The Global Polio Eradication Initiative -- in which my organization, Rotary International, is a founding partner -- is at a critical juncture. Polio cases have dropped by more than 99 percent since the campaign launched in 1988, from 350,000 cases a year to fewer than 420 in 2013. The time has never been better to make the final push to eradication.

But polio refuses to go quietly, remaining endemic to three countries – Afghanistan, Nigeria and Pakistan. From there, the virus can and does re-infect areas where it had been stopped. It is crucially important to reach every child with the polio vaccine as soon as possible. If we back off now, polio can rebound with a vengeance in under-immunised communities worldwide, potentially paralyzing many thousands of children.

Would that every parent who opposes vaccines could visit a community in the developing world where polio remains a threat and see firsthand what is at stake – children and adults with withered arms and legs begging on the streets, with little hope of anything better. This, even though we have had effective polio vaccines for more than half a century.

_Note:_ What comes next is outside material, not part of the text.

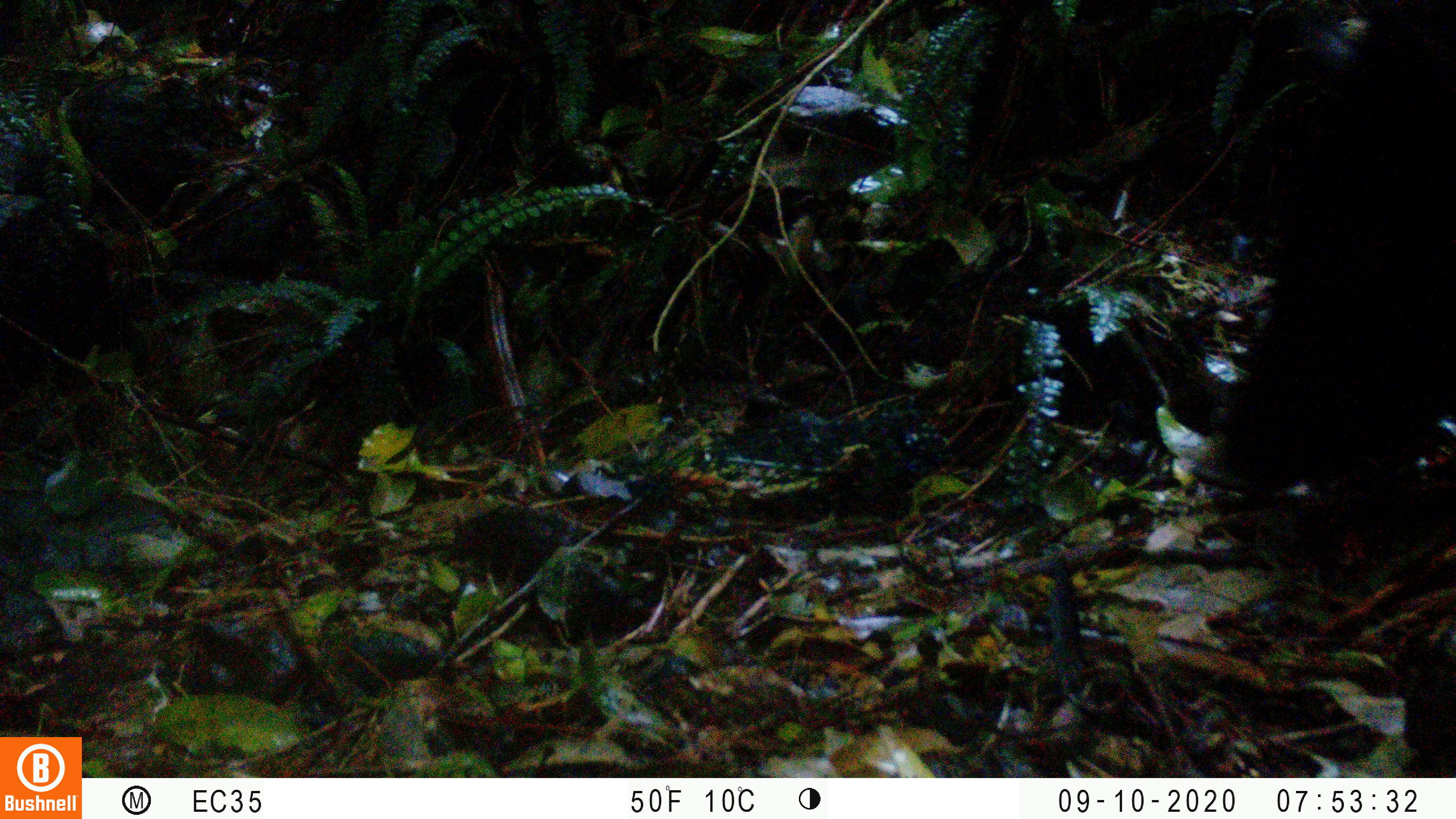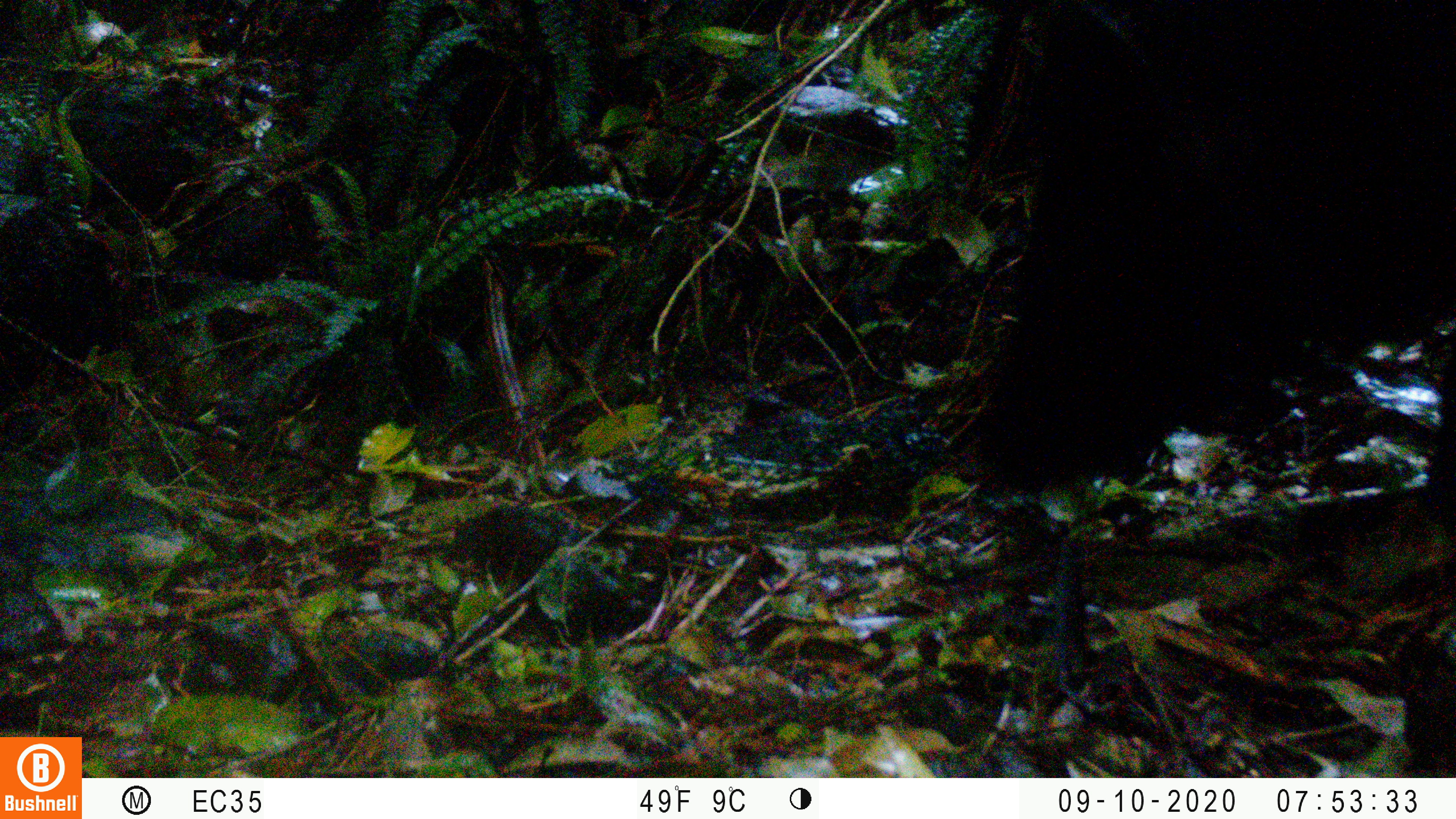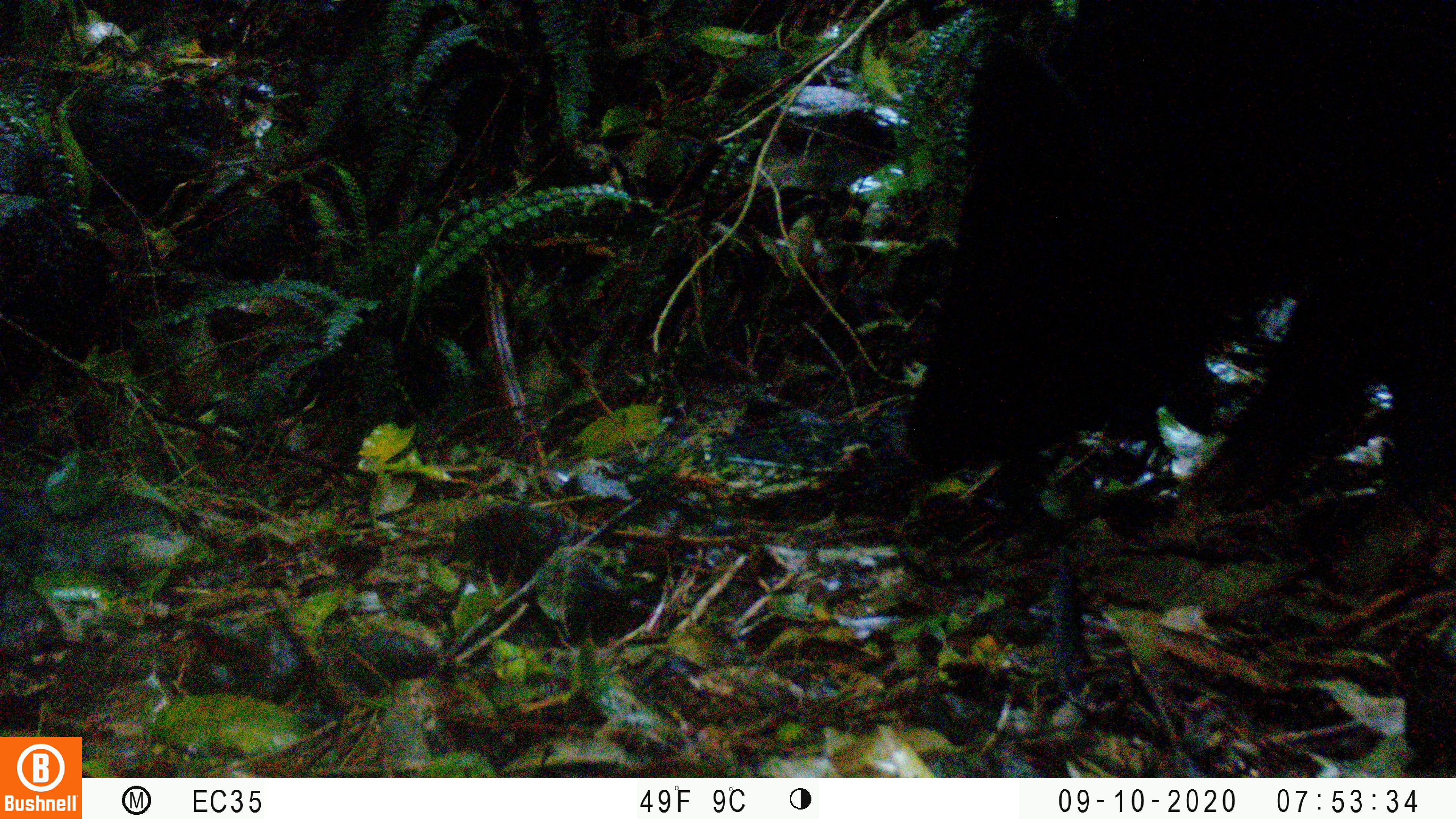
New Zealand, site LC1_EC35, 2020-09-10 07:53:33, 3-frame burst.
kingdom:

Unfortunately, we do not yet have a vaccine to stop Ebola. Fast-track efforts are underway, but whether a vaccine can be developed, tested, and distributed widely enough to quell the current outbreak is uncertain.

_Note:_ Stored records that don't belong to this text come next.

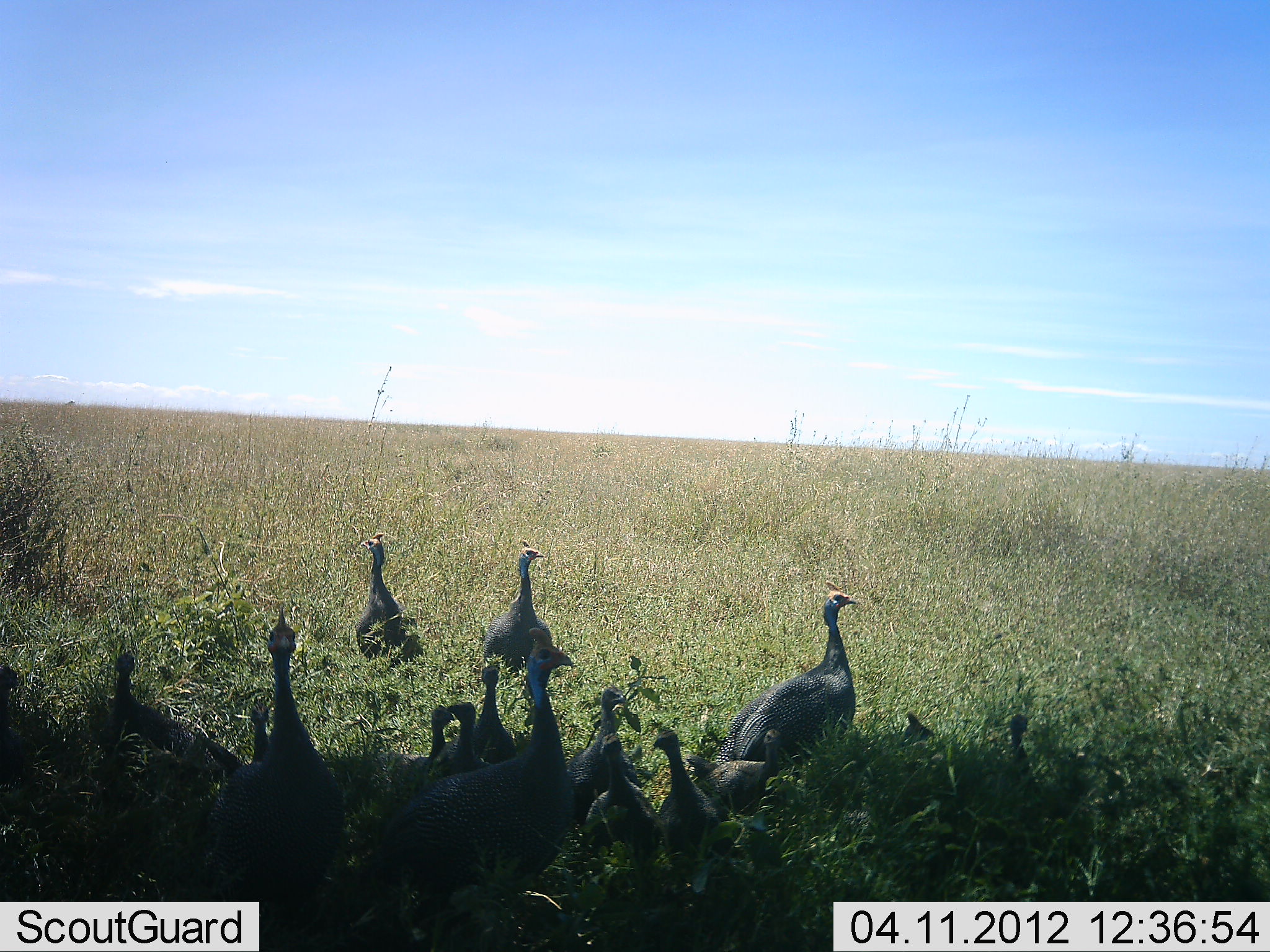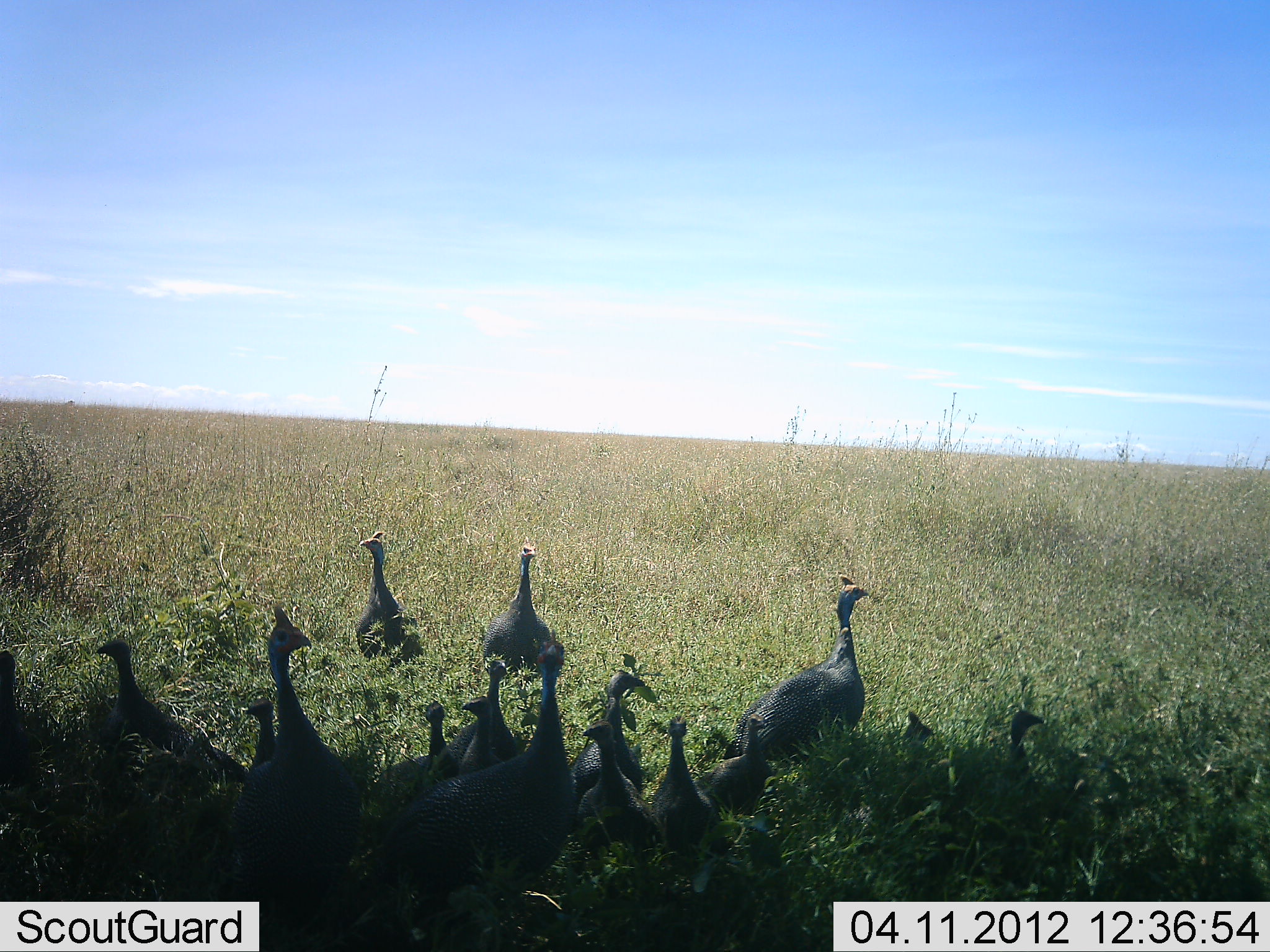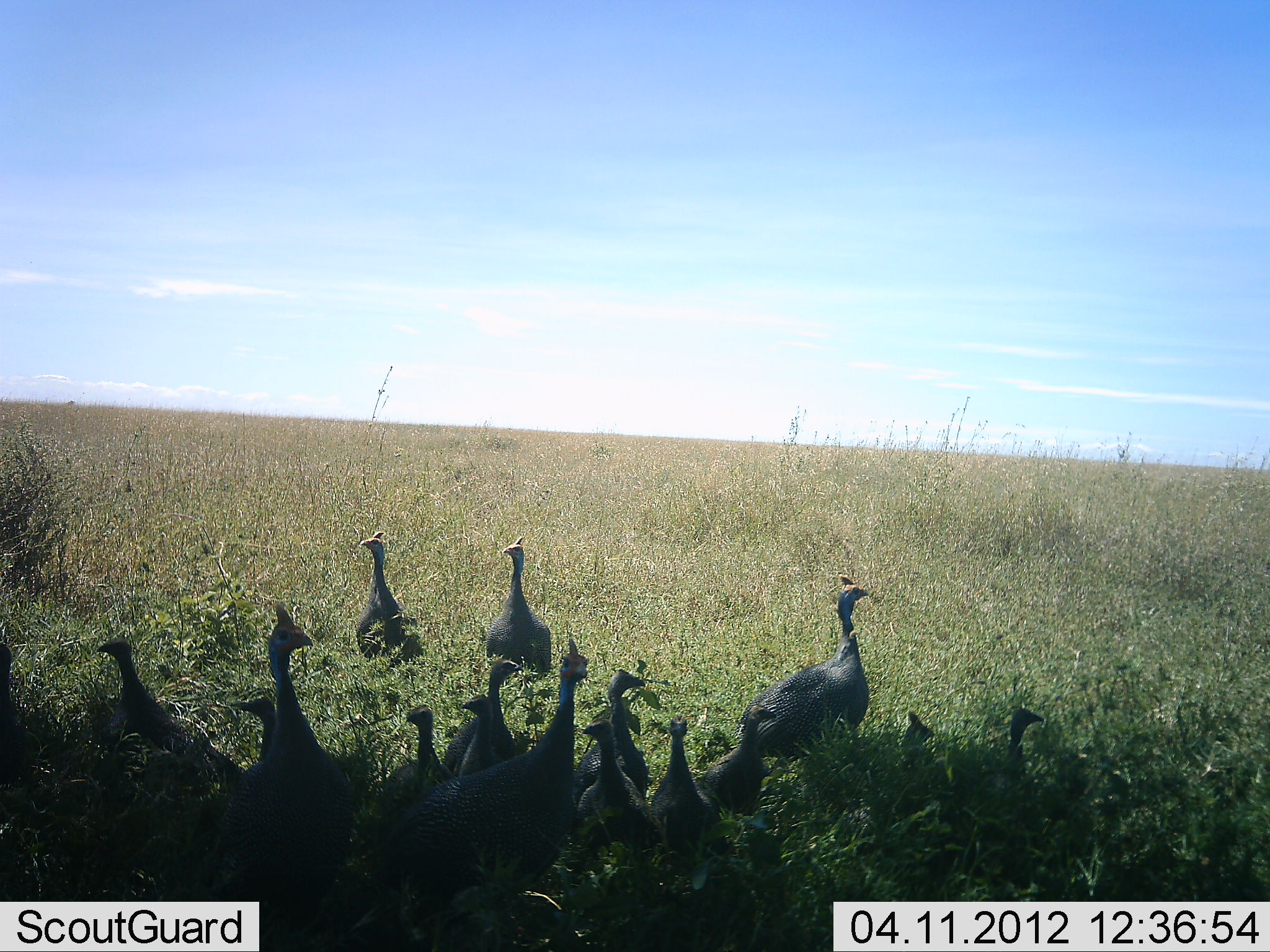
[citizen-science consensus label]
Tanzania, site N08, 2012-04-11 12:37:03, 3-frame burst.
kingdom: Animalia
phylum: Chordata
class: Aves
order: Galliformes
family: Numididae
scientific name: Numididae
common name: guinea fowl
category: guineafowl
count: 11-50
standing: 79%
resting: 21%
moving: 21%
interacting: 7%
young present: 29%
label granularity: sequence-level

But Prime Minister Harper’s point is that even though we do not yet have an Ebola vaccine, we do have vaccines to protect our children from polio and a host of other infectious diseases. It is irresponsible to forgo this protection based on disproven theories and rumors.

Parents everywhere must accept the fact that the real threat to our children is posed by diseases – not the vaccines that prevent them.

John Hewko is general secretary of the humanitarian organisation Rotary International.